[Exercise requirements]:
At the line containing "New Zealand, site", begin setting down the entries exactly, and stop only after the last line.

[Records for the task]:
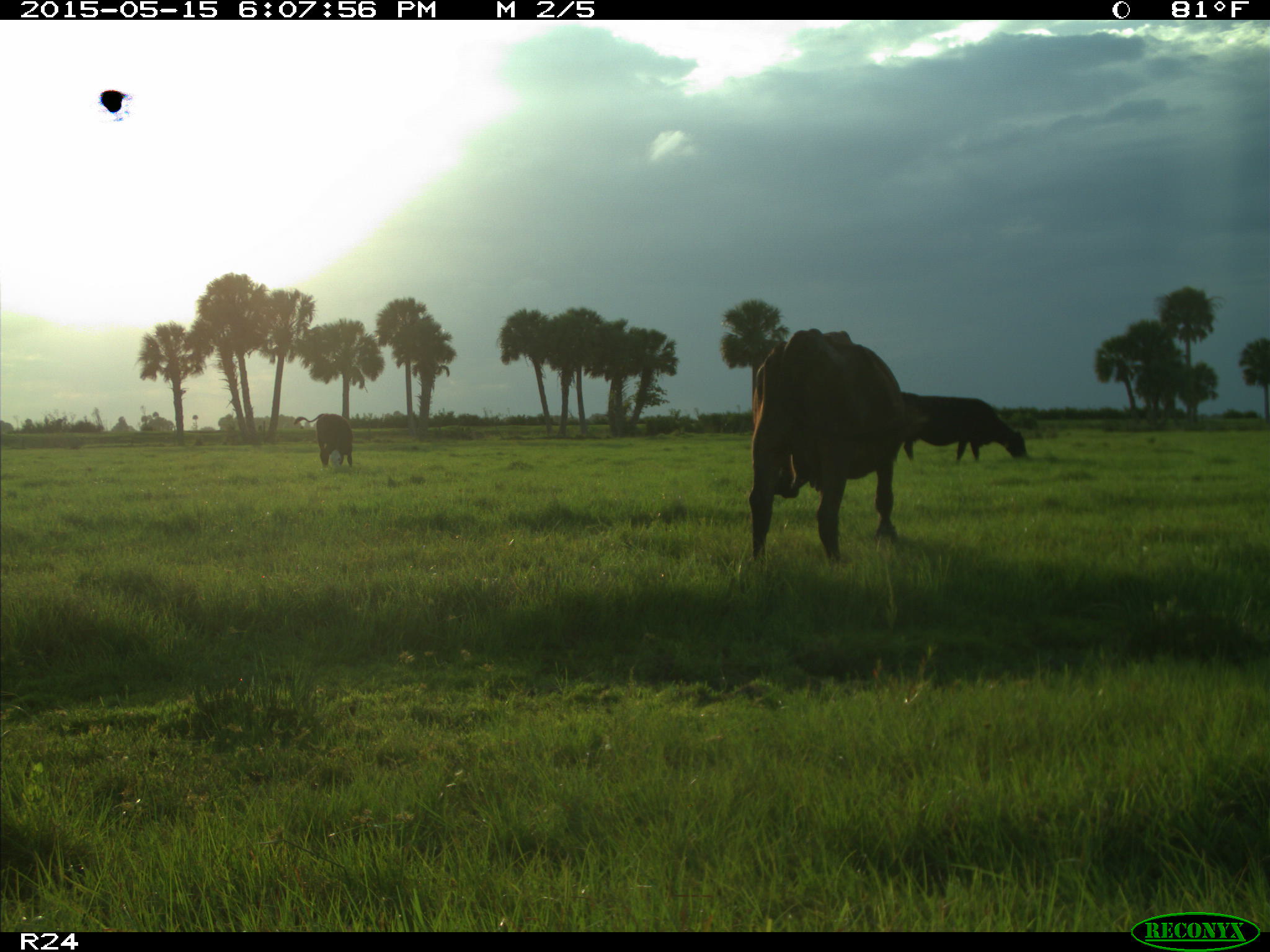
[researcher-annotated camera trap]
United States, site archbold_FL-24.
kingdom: Animalia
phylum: Chordata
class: Mammalia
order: Artiodactyla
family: Bovidae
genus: Bos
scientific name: Bos taurus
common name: domestic cow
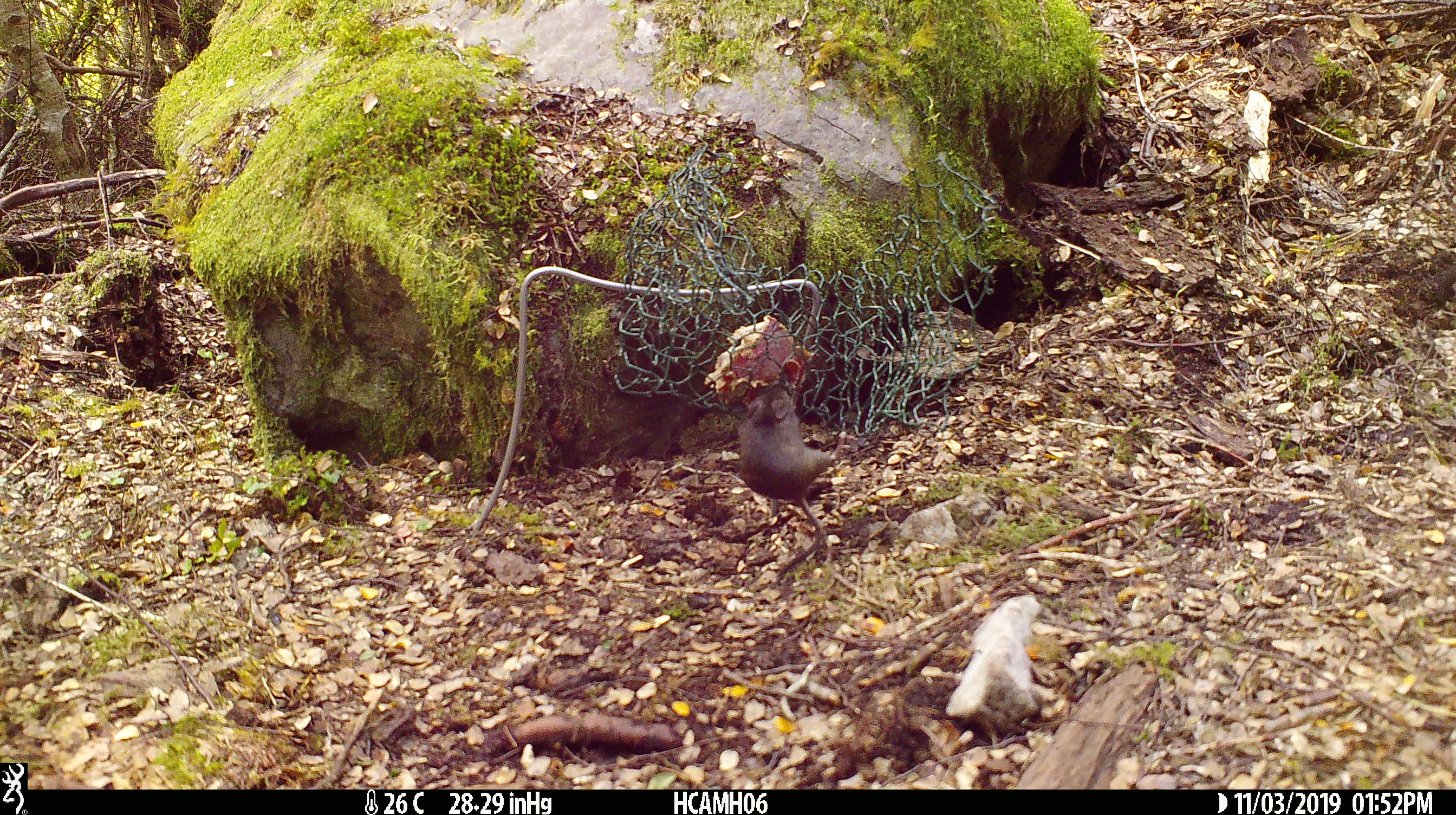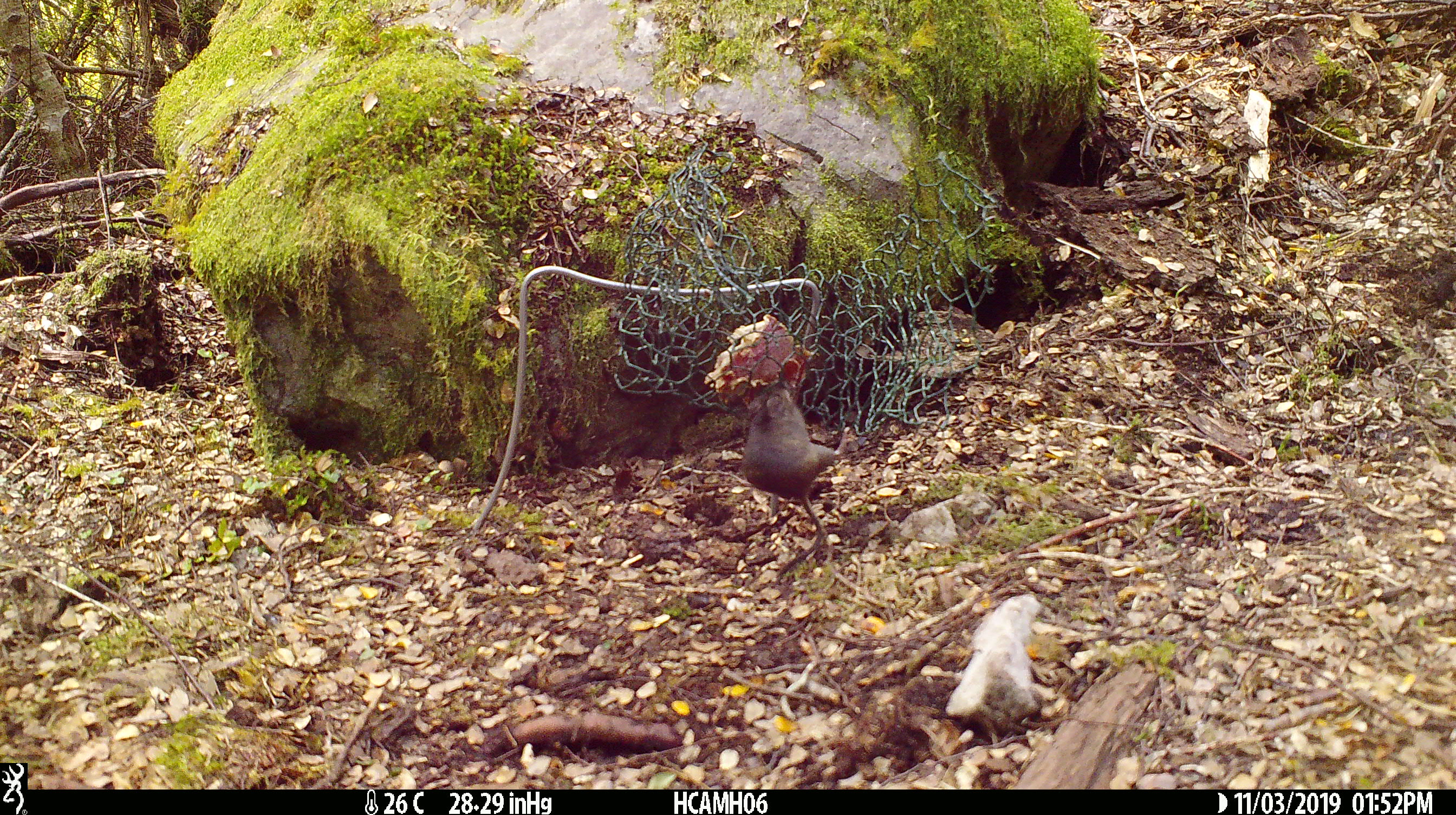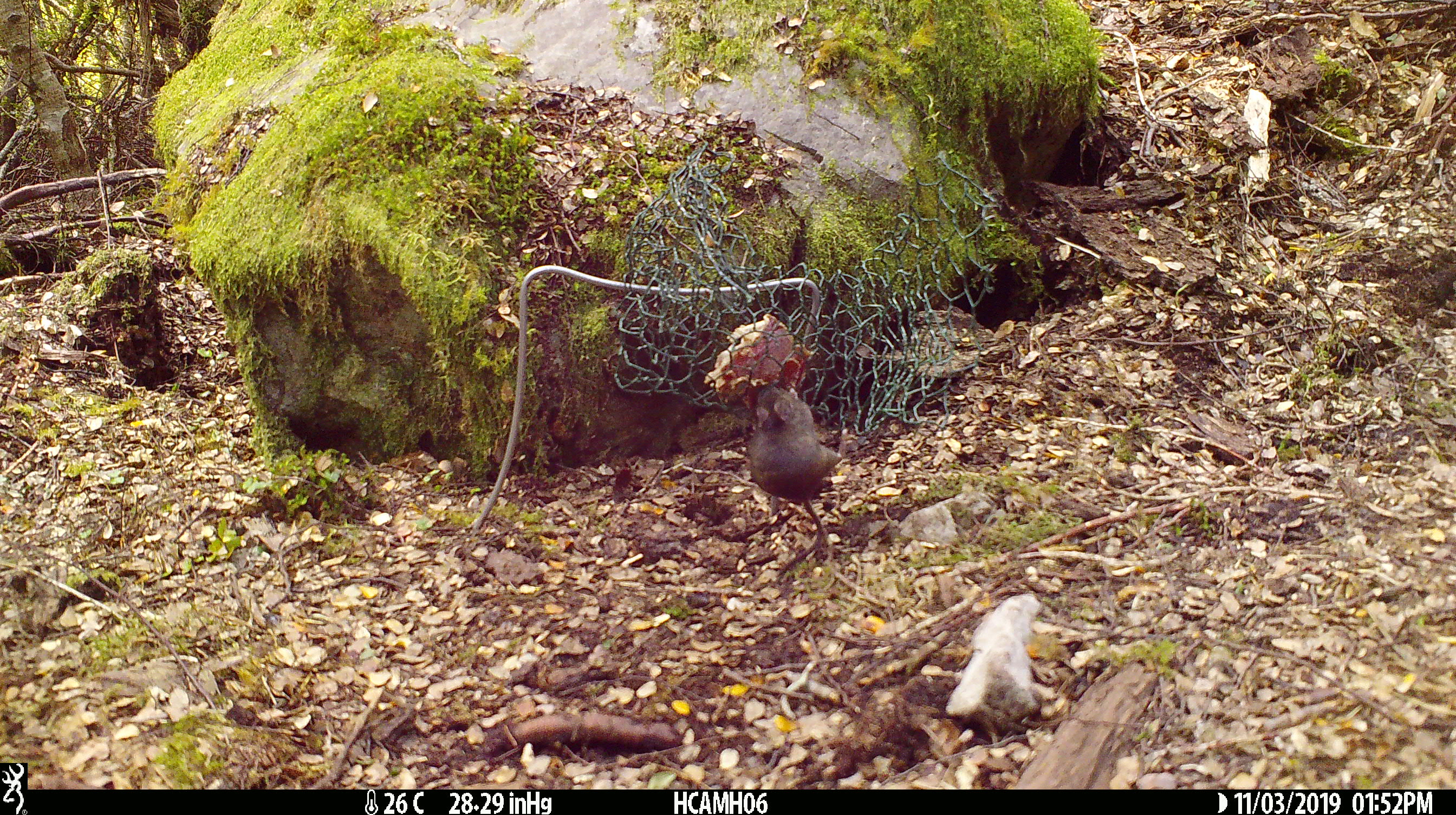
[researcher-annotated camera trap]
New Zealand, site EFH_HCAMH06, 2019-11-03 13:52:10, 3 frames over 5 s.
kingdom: Animalia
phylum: Chordata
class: Mammalia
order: Rodentia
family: Muridae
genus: Mus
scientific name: Mus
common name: mouse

[Task output]:
New Zealand, site EFH_HCAMH06, 2019-11-03 13:52:10, 3 frames over 5 s.
kingdom: Animalia
phylum: Chordata
class: Mammalia
order: Rodentia
family: Muridae
genus: Mus
scientific name: Mus
common name: mouse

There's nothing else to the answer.